I Have the following code:
l_sortedQueue = sorted(l_queue, key=lambda i: i['priority'])
for i, d in enumerate(l_sortedQueue):
if d['key'] == some_value:
l_queue= l_sortedQueue.insert(n_queue_position, l_sortedQueue.pop(i))
So I'm basically trying to move one of the dictionary entries in l_queue into a new index while shifting all the other values over one but because of how the data is organized in the list, I had to do it this way (sorting the list based on a 'priority' value before moving the item to a new index). For some reason however, when I reference l_queue within the for loop as in this line:
l_queue = l_sortedQueue.insert(n_queue_position, l_sortedQueue.pop(i))

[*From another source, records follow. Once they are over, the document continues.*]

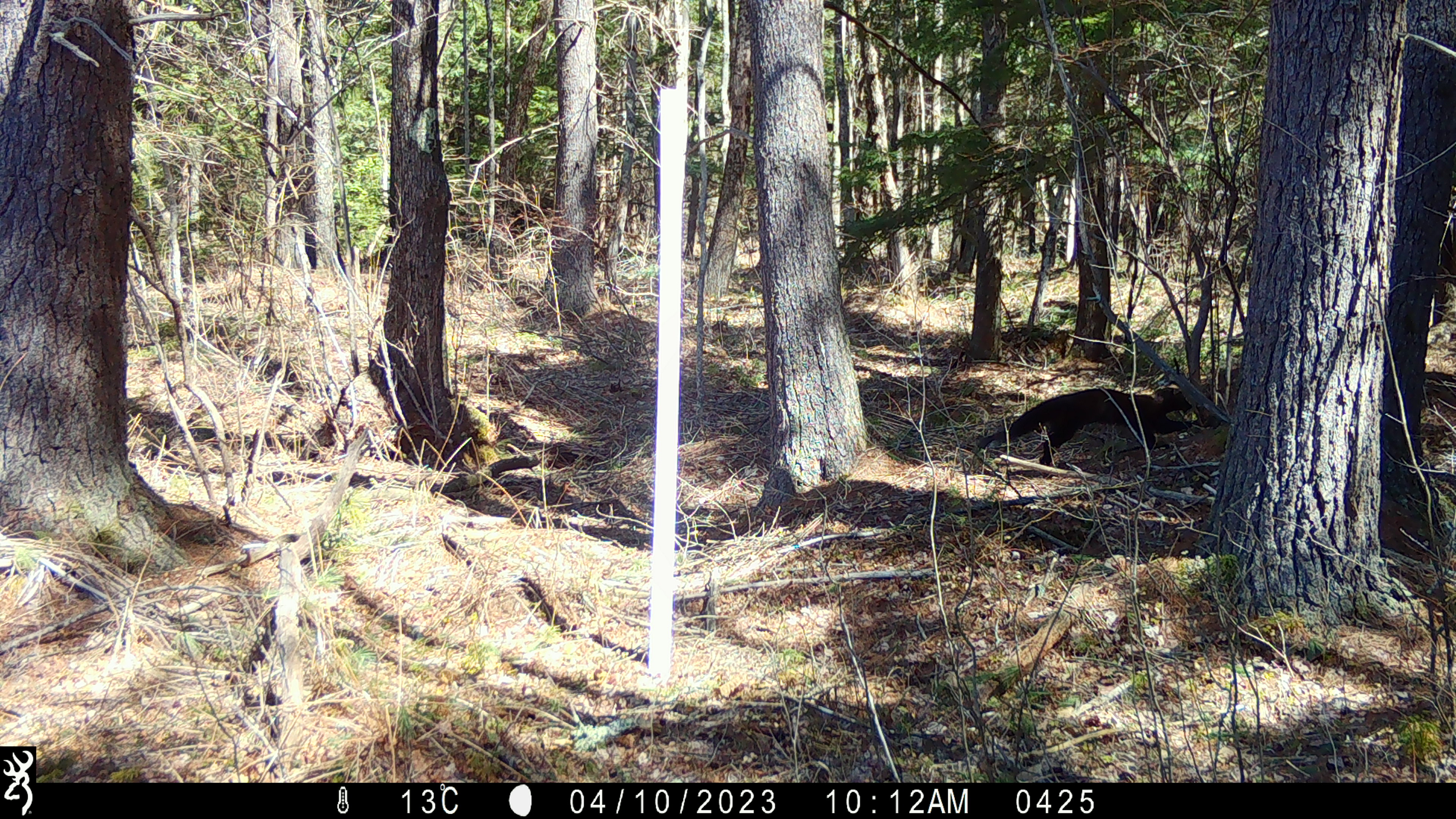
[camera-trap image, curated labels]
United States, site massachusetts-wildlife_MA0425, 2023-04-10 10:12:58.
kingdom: Animalia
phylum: Chordata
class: Mammalia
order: Carnivora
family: Mustelidae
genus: Pekania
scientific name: Pekania pennanti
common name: fisher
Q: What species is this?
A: Fisher (Pekania pennanti).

The OUTER reference to l_queue becomes unresolved, and the inner reference refers to a new local variable instead of the global list variable. Without this inner reference, it properly references the global variable however. Why is this? How do I get the inner and outer reference to l_queue to reference the global list variable?
Not sure if it is relevant, but this code comes from a flask function.
答案 0 :(得分:1)
尝试打印此行:l_sortedQueue.insert(n_queue_position, l_sortedQueue.pop(i))。您将看到它打印到None。这是因为insert是一个函数,它不会返回一个值。因此,您认为自己正在做的是将l_SortedQueue分配给l_queue,但您实际所做的是使用l_queue覆盖您的None列表。
您应将其更改为:
sortedQueue.insert(n_location, sortedQueue.pop())
que = sortedQueue
然而,看起来你以一种非常黑客的方式循环,我并没有真正关注。我认为除了这个解决方案之外,还有更好的解决方案。